Businessman and two-time presidential candidate Ross Perot died Tuesday at the age of 89. Perot’s life was more than just being a two-time non-major-party presidential candidate, but his campaigns changed the political landscape during his life and are influential to this day.
Perot lost the 1992 and 1996 presidential elections, coming in third in both. But his performances were really strong.
Perot earned 19% of the vote in 1992, the best a non-major party has scored nationally in a presidential election over the last century. Only President Theodore Roosevelt did better as a non-major-party candidate since the Civil War.
Think about that for a second. The only comparable case to Perot was a man who had been elected president before. And unlike Roosevelt, Perot’s candidacy didn’t have any infrastructure in place. It depended entirely on organic grassroots support, which is what Perot got when he asked for it on national television in early 1992.
And while it may seem crazy to think now, Perot actually looked like he might win in 1992 at one point. He led both Republican George H.W. Bush (8 points) and Democrat Bill Clinton (14 points) in June of that year, according to Gallup polling.
Perot, though, wasn’t a one-trick pony. He followed up his 1992 performance by getting 8% in 1996, the fourth best non-major-party national vote share over the last century. He is the only non-major-party presidential candidate to twice get above 5% of the vote nationally since the Civil War.
Perot’s 1996 campaign was fueled by his newly formed Reform Party. The party still exists, even if in a mostly diminished form. It hasn’t been without consequence, however: It was the party line on which Jesse Ventura would win the 1998 Minnesota gubernatorial election.
Still, Perot’s political legacy is larger than a mostly defunct political party or one gubernatorial victory.
Perot showed that a populist businessman outsider could garner a lot of support from the American public. Perot, like Donald Trump, attracted a lot of disaffected white non-college graduates. A lot of these types of voters would later jump to the Republican Party and power Trump’s presidential victory in 2016.
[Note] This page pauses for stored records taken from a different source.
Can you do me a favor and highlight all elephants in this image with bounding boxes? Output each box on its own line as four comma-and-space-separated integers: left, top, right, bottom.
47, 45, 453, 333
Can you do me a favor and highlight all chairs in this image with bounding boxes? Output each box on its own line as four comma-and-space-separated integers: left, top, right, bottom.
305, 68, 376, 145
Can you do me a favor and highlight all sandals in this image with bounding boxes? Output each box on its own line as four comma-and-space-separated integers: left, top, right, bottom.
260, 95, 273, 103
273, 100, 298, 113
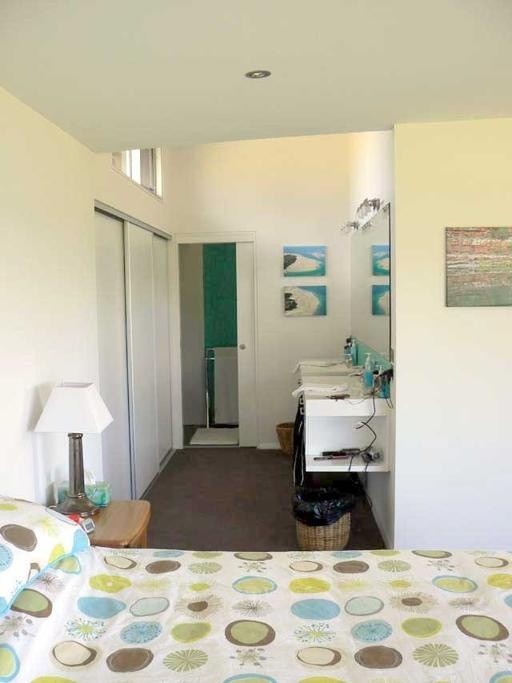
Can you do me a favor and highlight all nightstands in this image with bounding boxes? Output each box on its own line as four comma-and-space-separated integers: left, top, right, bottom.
63, 500, 152, 549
And let’s not forget that Perot leveraged free television — “Larry King Live,” specifically — in a way that Trump became infamous for. He used it to launch his 1992 campaign and sustain its momentum. Trump, of course, hosted “The Apprentice” and appeared on cable news frequently during the 2016 campaign.
It shouldn’t be surprising that Trump got his political start by briefly running for the Reform Party’s 2000 presidential nomination.
Indeed, you could argue it laid the groundwork for his successful 2016 campaign.
To call Perot the first Trump probably doesn’t do either man enough justice. Trump’s brand of populism is far angrier than Perot’s ever was.
And Perot dealt with slights differently than Trump. When he was called “crazy,” Perot adopted the song “Crazy” as his “campaign song,” even dancing to it.
In this way and many others, Perot was one of a kind.